Les résultats du sondage commandé par le ministre Daerden concernant l’autoroute Cerexhe-Heuseux/Beaufays, à présent connus, n’ont guère surpris que ceux qui veulent bien faire semblant de l’être. Ils confirment les préventions que nous avons exprimées dès l’annonce de ce sondage |1|.
Ces résultats appellent néanmoins quelques remarques plus détaillées de notre part.
1. Le choix de l’échantillon de ce sondage semble avoir été constitué de manière partiale. Pourquoi donner tant de poids (500 sondés sur 1500, contre 700 pour l’arrondissement de Liège) aux zones péri-urbanisées de l’arrondissement de Verviers, largement sur-représentées par rapport à leur population |2| ? On voudrait faire passer pour générale l’opinion des « rurbains » qu’on ne procéderait pas autrement. Et pour cause : c’est principalement à eux que l’autoroute CHB va profiter, en accentuant le phénomène de péri-urbanisation (dilution de l’habitat dans la campagne), avec tout ce que ce mode de vie implique sur les plans écologiques (consomation d’énergie pour le chauffage et la mobilité, destruction des paysages et des biotopes, pression automobile sur les centres urbains) et sociaux (affaiblissement du coeur urbain, impossibilité à financer le maillage du territoire par les services collectifs). Pourquoi, par ailleurs, ne pas s’intéresser à l’avis de tous les Wallons (qui payeront l’autoroute avec leurs impôts) ?
2. Quoi qu’ils en disent (100 % des sondés s’estiment en mesure de porter un jugement éclairé sur le dossier), les répondants sont de toute évidence mal informés, comme en témoignent leurs réponses aux questions de fait qui leurs sont posées. Contrairement à ce que pense une majorité de sondés, les études montrent que CHB ne va pas désengorger le reste du réseau autoroutier ou le centre-ville de Liège. Dans ces conditions, il est permis de relativiser la pertinence des réponses reçues. Il est vrai que tant que les médias ne prendront pas la peine d’analyser en détail les études et se contenteront de relayer comme équivalents les propos de scientifiques et les rodomontades d’un ministre, on restera dans cette confusion, que M. Daerden cherche de toute évidence à entretenir, entre le fait et l’opinion.

» **Données disponibles**:
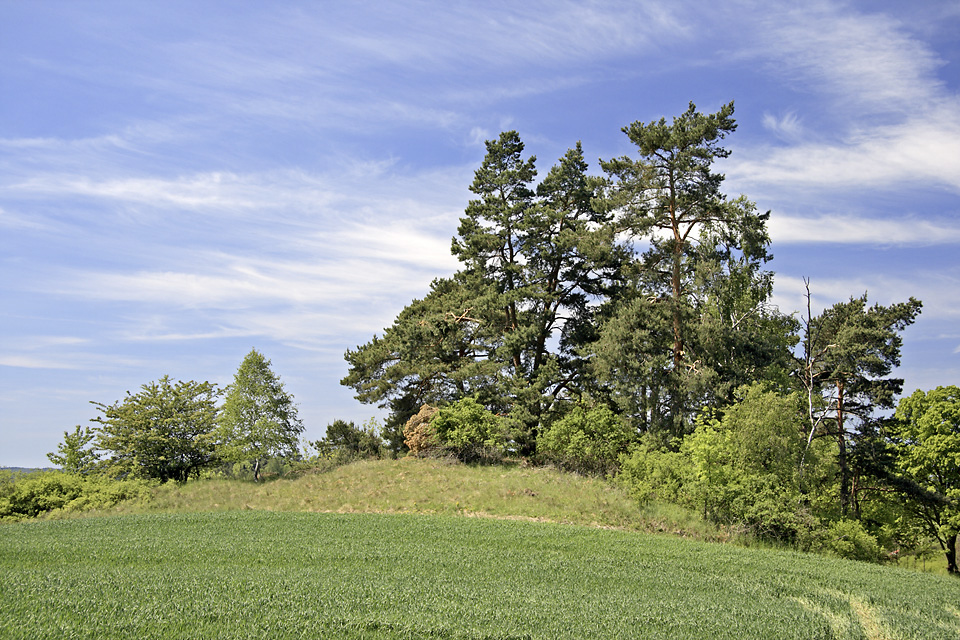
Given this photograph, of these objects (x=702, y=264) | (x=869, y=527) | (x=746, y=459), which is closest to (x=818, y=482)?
(x=746, y=459)

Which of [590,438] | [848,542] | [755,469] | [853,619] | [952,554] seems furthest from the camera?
[590,438]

» **Tâches et exercices**:
1. Indiquez si chacun des énoncés suivants est conforme au texte sur le sondage relatif à l'autoroute Cerexhe-Heuseux/Beaufays. Répondez chaque fois par oui ou par non, en citant mot pour mot les termes du texte qui tranchent.
(a) L'échantillon comptait 700 sondés pour l'arrondissement de Liège.
(b) D'après le texte, les études montrent que l'autoroute CHB désengorgera le centre-ville de Liège.
(c) Moins de la moitié des sondés s'estiment capables de porter un jugement sur le dossier.
2. Reprenez le texte sur le sondage concernant l'autoroute Cerexhe-Heuseux/Beaufays et rédigez-en la suite à partir de l'endroit où il s'interrompt.

» **Les réponses**:
1.
(a) Oui : « 500 sondés sur 1500, contre 700 pour l’arrondissement de Liège ».
(b) Non : « les études montrent que CHB ne va pas désengorger le reste du réseau autoroutier ou le centre-ville de Liège ».
(c) Non : « 100 % des sondés s’estiment en mesure de porter un jugement éclairé sur le dossier ».

2.
3. Malgré ces réserves de taille, qui orientent les résultats du sondage dans un sens favorable à l’autoroute, on constate que seulement un quart des sondés (27 %) estime le projet « indispensable ». Plus de la moitié (55 %) le juge « utile mais pas indispensable ». Conclure que 82 % des sondés ont une opinion favorable du projet est à notre sens abusif. En effet, entre le souhaitable et le possible, il y a une différence qui a pour nom « principe de réalité ». Sans doute peut-on imaginer de très nombreuses infrastructures qui seraient « utiles », au sens où elles faciliteraient la vie à certaines personnes. Nul doute que l’habitant de Cerexhe-Heuseux qui a ses enfants à l’école à Fléron et travaille à Beaufays juge l’autoroute « utile » et il a parfaitement raison de son point de vue individuel. Le projet est-il pour autant justifié collectivement et finançable ? CHB ne saurait être discuté in abstracto, n’a de sens que replacé dans le cadre d’une contrainte budgétaire qui est celle de la Région wallonne et d’une contrainte climatique qui est, a minima, celle des engagements belges, présents et futurs, en matière de réduction des gaz à effets de serre. La question à poser est donc : avec les moyens dont nous disposons (ressources fiscales et quotas de CO2), que pouvons-nous nous permettre de faire ? Et en conséquence : quelles sont les priorités ? On sait que la Région wallonne est en train d’accumuler une dette cachée très préoccupante via des mécanismes de « financement complémentaires » comme celui de la Sofico (mis en cause, soit dit en passant, par l’Europe). Peut-on continuer à s’endetter de cette manière ? Quelles en seront les conséquences à moyen et long terme ?
4. Concernant l’emploi, là encore, la question est à poser en termes de priorités. Le nombre d’emplois induits par l’autoroute est à comparer avec le nombre d’emplois induits par d’autres types d’investissements. Et sur ce plan, les faits sont défavorables à l’investissement routier. On sait par exemple qu’une unité monétaire investie dans les transports en commun génère 19 % d’emplois en plus que la même unité monétaire investie dans la création d’infrastructures routières |3|.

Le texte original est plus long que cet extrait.